Dynamic Seating – interventions and reality
Michelle L. Lange, OTR/L, ABDA, ATP/SMS
Jill Sparacio, OTR/L, ATP/SMS, ABDA works in the Chicago area. She has over 37 years’ experience and currently provides occupational therapy services to children and adults with intellectual disabilities and medical fragility, specializing in seating and wheeled mobility. Jill uses Dynamic Seating quite a bit and so I asked if I could take up some of her valuable time for a phone call.
How long have you been using Dynamic Seating?
Jill has been using Dynamic Seating interventions since the late 1990s. Wow!
What first led you to this intervention?
Jill was seeing a tremendous amount of equipment breakage – seat rails, side frames, rear canes, legrests, welds broken, and more. She hoped that Dynamic Seating would reduce these issues.

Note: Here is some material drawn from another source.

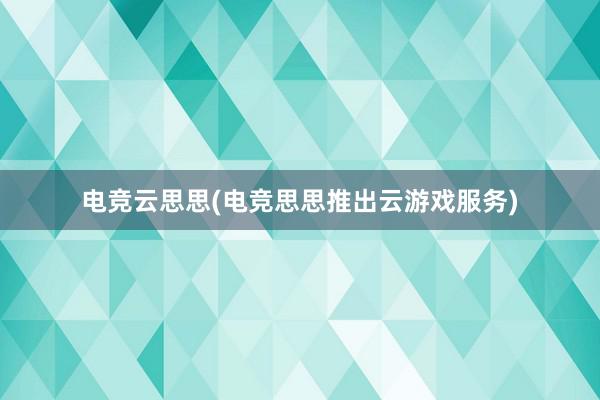 电竞云思思(电竞思思推出云游戏服务)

I asked Jill if tone management has helped reduce equipment breakage. Her facility has gone back on forth on these medical interventions, and many of the clients who used to have Baclofen pumps have had these removed. As a result, she has had to add more Dynamic Seating to compensate for increased muscle tone.
What did you first use to provide Dynamic Seating?
Jill began with a 2 level footboard connected by springs on a Kid Kart adaptive stroller. She can’t quite remember where this came from, but it not only diffused extensor tone from the lower extremities, it also captured asymmetrical forces, as clients do not typically push with equal force on both sides of the body. From there, she began using Miller’s Adaptive Technologies products, as well as the Kids Rock wheelchair (now discontinued).
Today, Jill uses Dynamic Seating products from PDG, Miller’s and Seating Dynamics.
What primary benefits are you seeing for the clients you work with?
Dynamic Seating makes a huge difference. Jill assesses the client to determine where their primary source of movement originates and then matches that up with the right product. She finds modular components work better for these reasons.
Jill recommends primarily dynamic backs, followed by dynamic footrests, and then dynamic head support at times. She has found that once forces are diffused at the hips and knees, her clients often do not require Dynamic Seating at the head.
“Dissipation of tone pattern when it is not met with resistance.” Jill has found that her clients will persist in extending against non-yielding surfaces. The extension reduces when resistance is not present, such as when the component moves in response to force. She also uses Dynamic Seating with young kids who rock – allowing movement – and this prevents the wheels from lifting in the front or back, increasing safety. As a result, these clients show decreased agitation.
What barriers to Dynamic Seating provision do you encounter?
Jill has encountered limited funding in her region, particularly IL Medicaid and Medicare.
Medicare was paying for some Dynamic Seating in the past, but she is facing more resistance lately. These funding sources often have an allowable and the wheelchair, seating system, and Dynamic Seating components often exceed this amount.
What improvements do you think need to occur?
Jill would like to see lower costs so she could more readily provide this technology to clients who need it.
Seating Dynamics will work with Jill and the suppliers in her state in an effort to improve the funding situation. We have had good success in other areas and hope to make inroads in the Midwest!